Au bout du tunnel

Tu distingues une fente de lumière.

Elle s'élargit pour devenir un grand losange blanc.

La lumière est de plus en plus forte.

Tu veux faire demi-tour.

Mais deux mains ont surgi qui t'attrapent.

Tu es tiré en avant.

Tu perçois une voix assourdissante.

«Continuez, ça vient!»

Le losange est bien trop étroit pour te laisser passer.

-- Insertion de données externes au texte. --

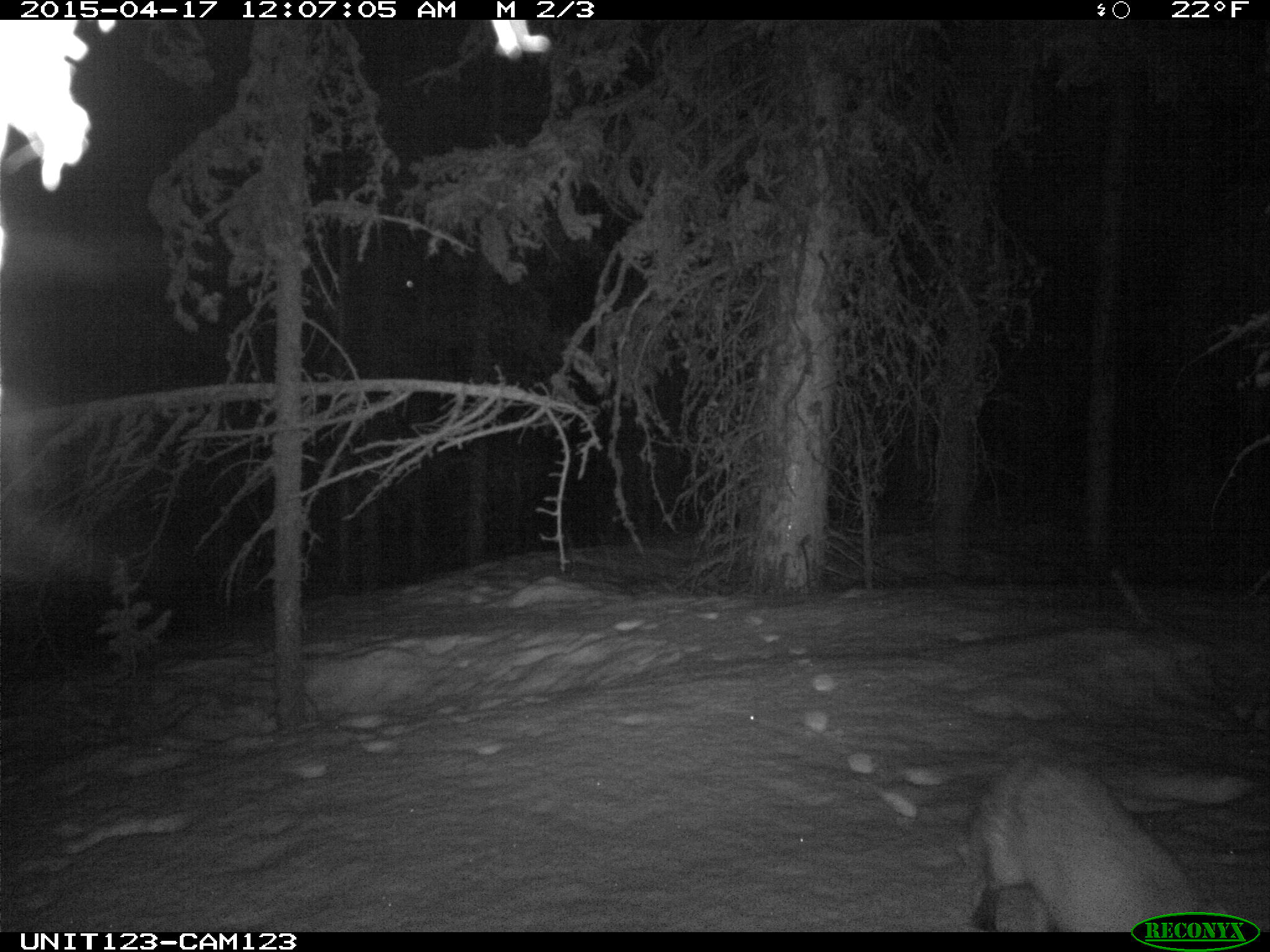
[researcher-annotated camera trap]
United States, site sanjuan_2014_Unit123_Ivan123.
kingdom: Animalia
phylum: Chordata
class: Mammalia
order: Carnivora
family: Canidae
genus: Vulpes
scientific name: Vulpes vulpes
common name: red fox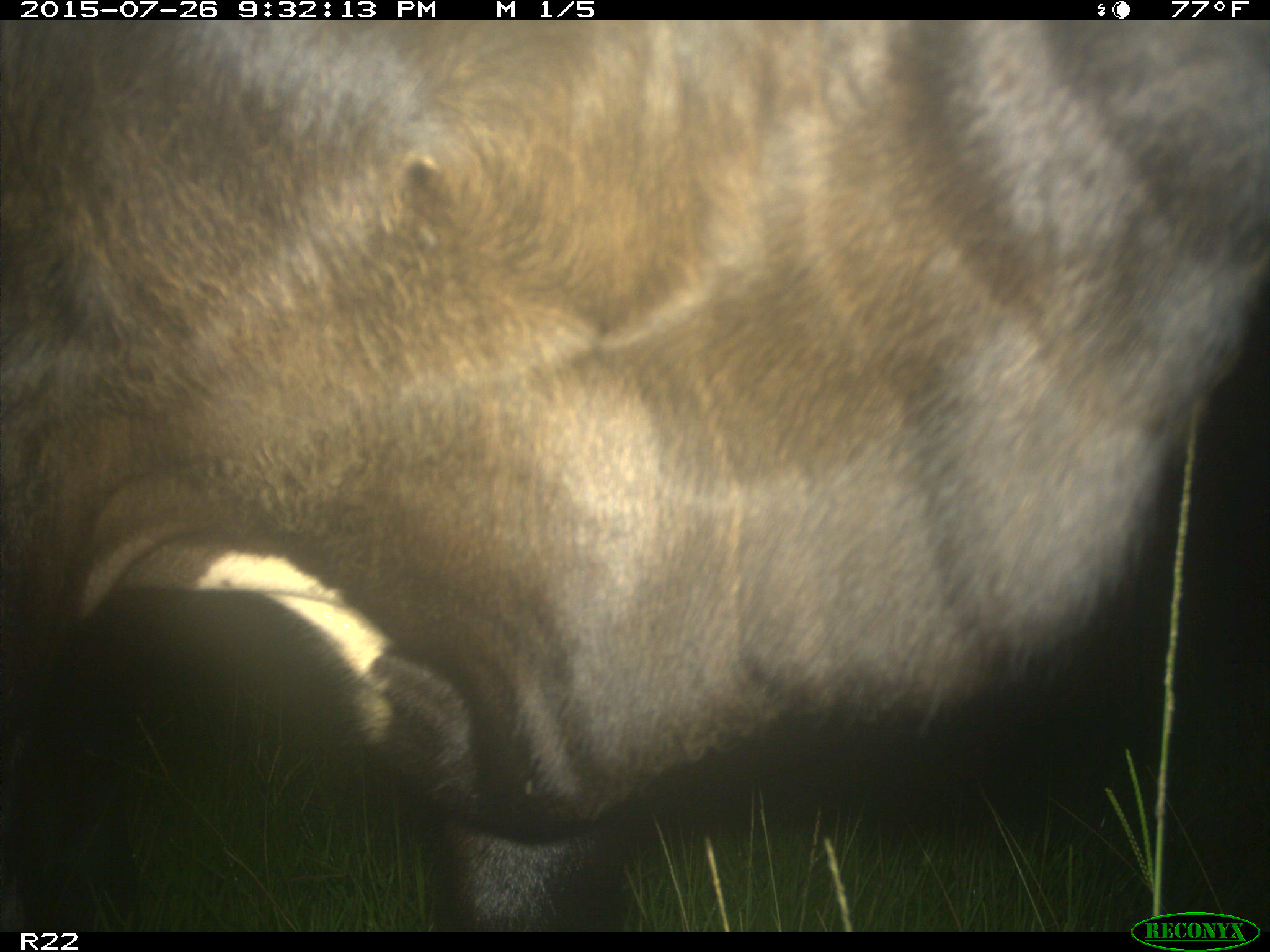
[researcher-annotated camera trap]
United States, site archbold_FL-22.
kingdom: Animalia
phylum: Chordata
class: Mammalia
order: Artiodactyla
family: Bovidae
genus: Bos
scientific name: Bos taurus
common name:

Ton crâne mou se comprime à l'extrême.

Tu as envie de crier, mais tes poumons sont remplis de liquide.

Tu es dehors, à présent.

La lumière est aveuglante.

Court instant de panique.

Il fait froid.

Des voix crient.

Des gens masqués te regardent.

Tu veux leur hurler de se taire.

De te ficher la paix.

D'éteindre la lumière.

Qu'on te remette là où tu étais.

Dans l'eau.

Avec les dauphins et l'être complémentaire.

Bon sang! Tu commences déjà à oublier son visage.

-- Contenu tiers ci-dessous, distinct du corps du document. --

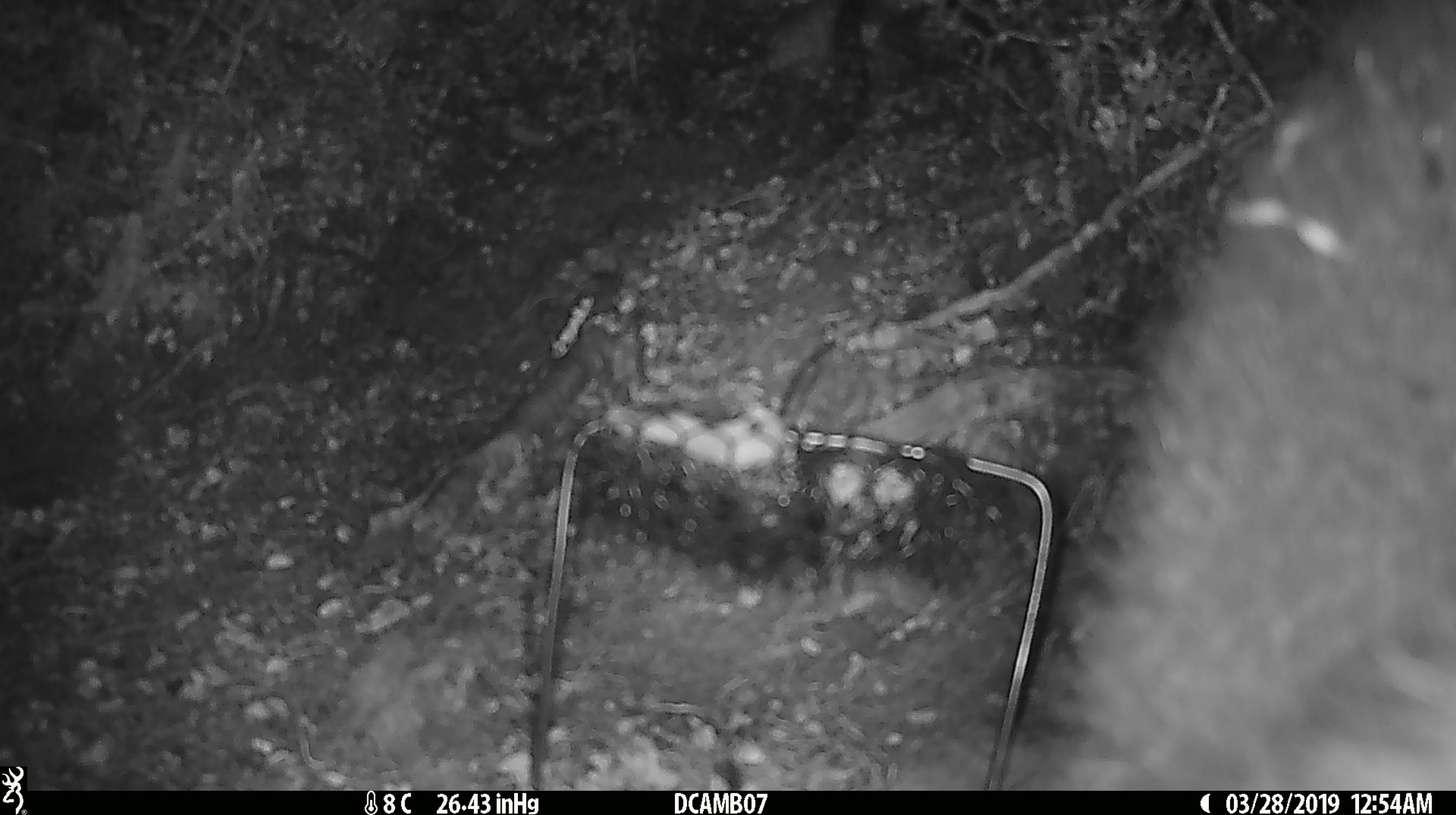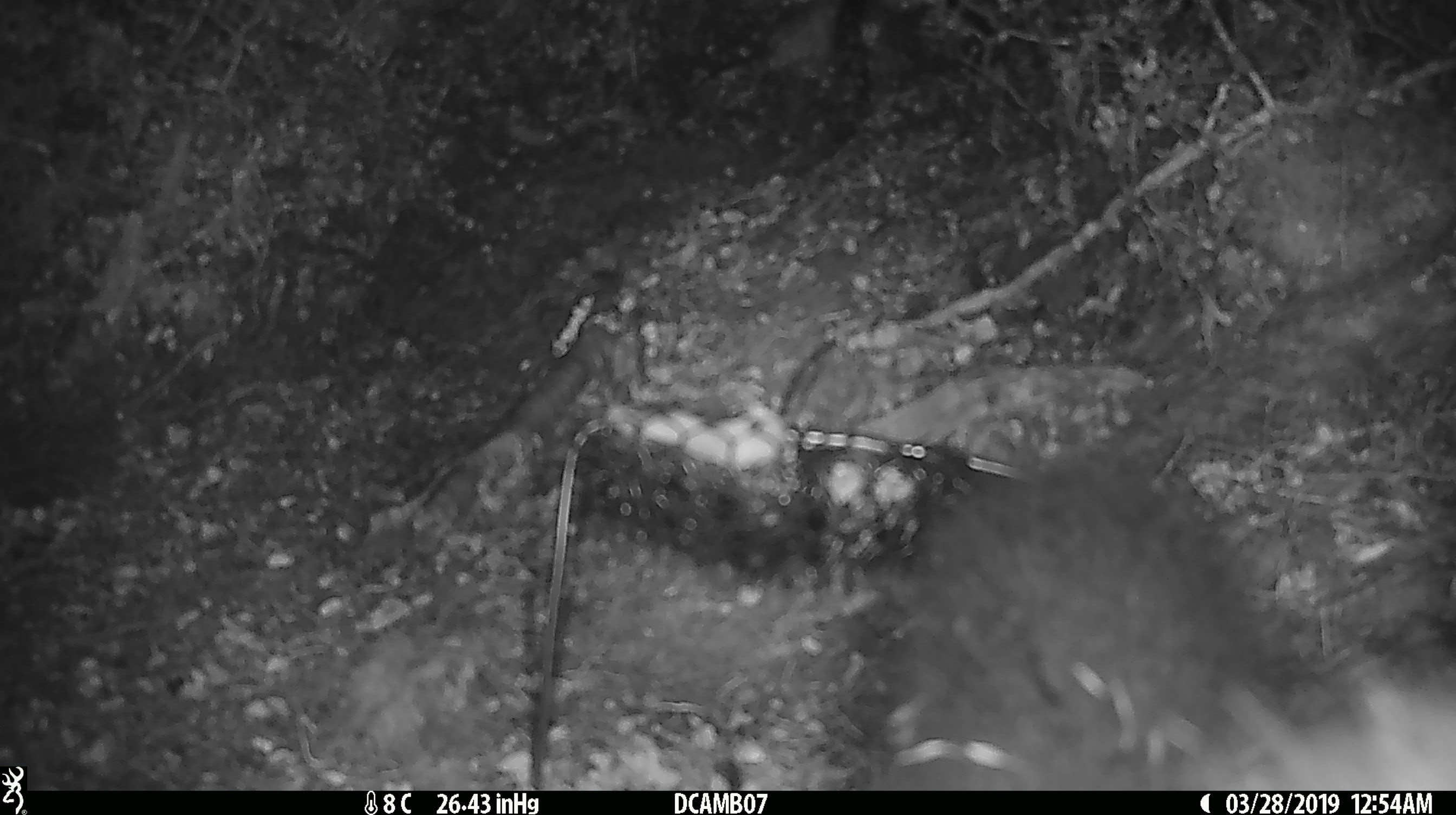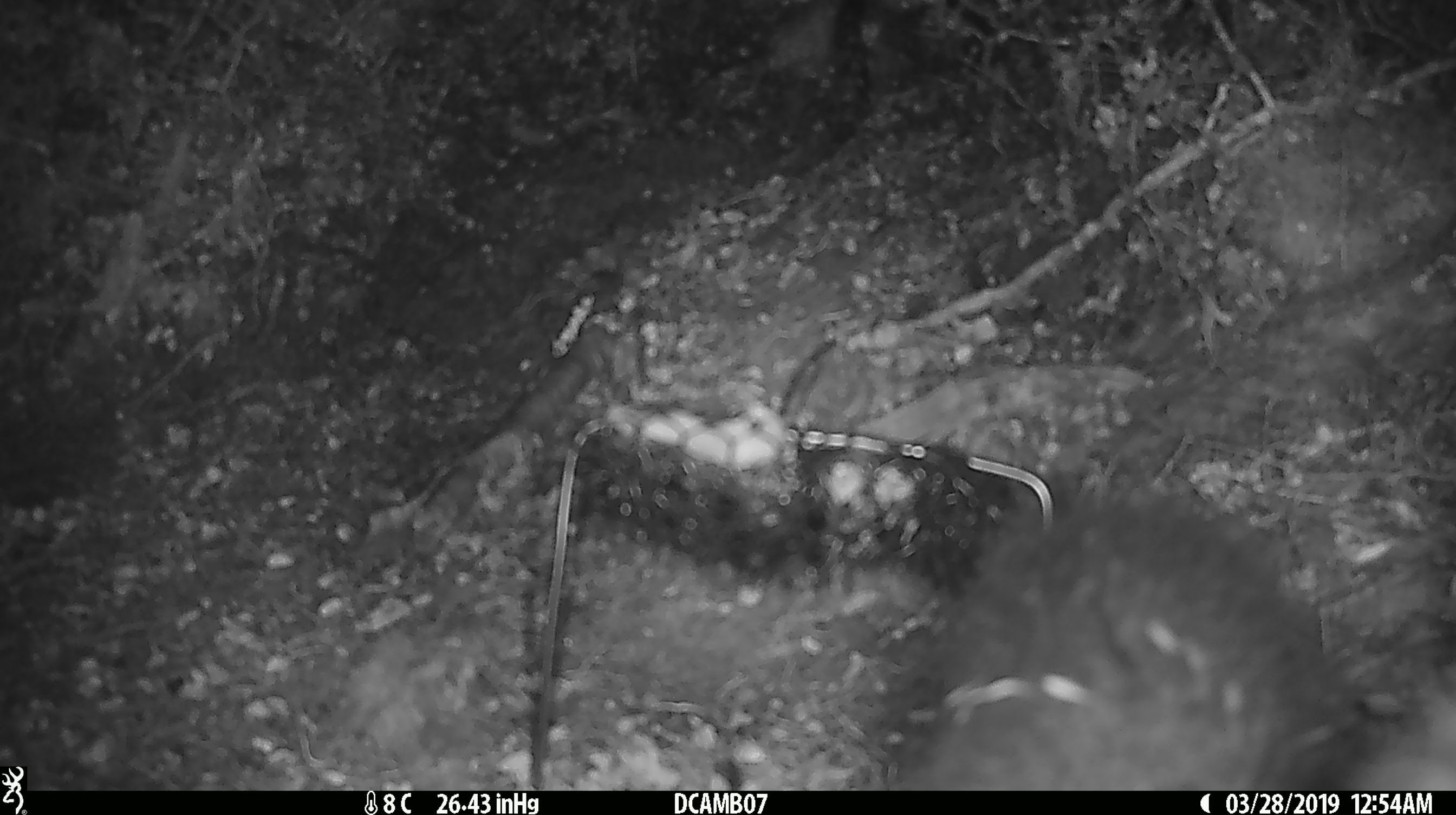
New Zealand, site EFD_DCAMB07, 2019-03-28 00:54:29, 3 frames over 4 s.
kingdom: Animalia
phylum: Chordata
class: Mammalia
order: Diprotodontia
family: Phalangeridae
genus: Trichosurus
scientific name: Trichosurus vulpecula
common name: common brushtail possum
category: possum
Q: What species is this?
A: Possum (common brushtail possum) (Trichosurus vulpecula).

Le reconnaîtras-tu quand tu seras grand?

Mais tu n'arrives toujours pas à respirer.

Tu es comme un poisson sorti de l'eau qui s'asphyxie.

Tu me demandes pourquoi je ne viens pas à ton secours.

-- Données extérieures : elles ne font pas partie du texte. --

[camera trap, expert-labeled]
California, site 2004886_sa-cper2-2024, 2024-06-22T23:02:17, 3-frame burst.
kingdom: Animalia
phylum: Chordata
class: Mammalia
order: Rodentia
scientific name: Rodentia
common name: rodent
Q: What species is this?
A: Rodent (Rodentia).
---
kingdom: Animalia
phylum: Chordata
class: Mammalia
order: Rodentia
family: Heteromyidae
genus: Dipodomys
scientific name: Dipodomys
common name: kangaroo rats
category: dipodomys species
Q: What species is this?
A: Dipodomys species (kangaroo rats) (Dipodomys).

Désolé, là, je ne peux rien faire pour toi.

Comme le dit mon ami,

le roman La Machine à explorer le temps, on ne sait toujours pas jouer avec le passé.

C'est un instant qui s'est déjà produit.

Je ne peux que t'inviter à y assister.

Tu ne pourras pas changer ta naissance mais tu pourras la voir différemment.

Des mains gantées de caoutchouc te mettent à l'envers,

pendu la tête en bas.

C'est assez désagréable.

On te tape fort dans le dos.

Ah, les brutes!

Moi-même, j'ignorais que vous vous infligiez dès le début de tels désagréments.

Je comprends mieux maintenant que certains d'entre vous deviennent agressifs par la suite…

Tu n'arrives toujours pas à crier.

Tu sens qu'autour de toi la tension monte.

Aujourd'hui, tu connais ton premier stress.

Tu connais aussi ton premier public impatient.

Qu'attend l'artiste pour se mettre à chanter?

C'est vrai, pourquoi tu n'as pas pleuré tout de suite?

C'était si pénible que ça cette naissance?

Quoi? Trop de lumière? Trop de bruit?

Tu sais, à bien y réfléchir, on est tous passés par là.

Tu crois qu'à ma naissance, sur les rotatives offset, il n'y avait pas de lumière et de bruit?

Vas-y. Qu'est-ce que tu attends? Crie!

Pleure!

Crie!

Il faut que ce cri parte du ventre et qu'il sorte comme un geyser.

Aahh!

Mieux que ça. Plus fort!

AAAAAAAAHHHHHHHHH!

Ouf! ça y est, tu as réussi.

D'un coup le liquide que tu avais emmagasiné dans tes poumons est expulsé.

C'était ta première ex-pression.

Bienvenue parmi les humains.

Ton père est là qui te tend les bras.

Moment d'émotion.

On t'attrape et on te pose sur le ventre de ta mère qui t'embrasse.

Tu es couvert de baisers gluants.

Ça t'aide à supporter le passage du stade de poisson à celui de petit mammifère.

Ça t'aide à supporter de ne pas être un dauphin.

Tu respires à nouveau.

Tu bats des paupières.

Quelqu'un tranche ton cordon ombilical avec des ciseaux de métal glacé.

On y fait un nœud.

Tu as envie qu'on te raccroche à ta mère.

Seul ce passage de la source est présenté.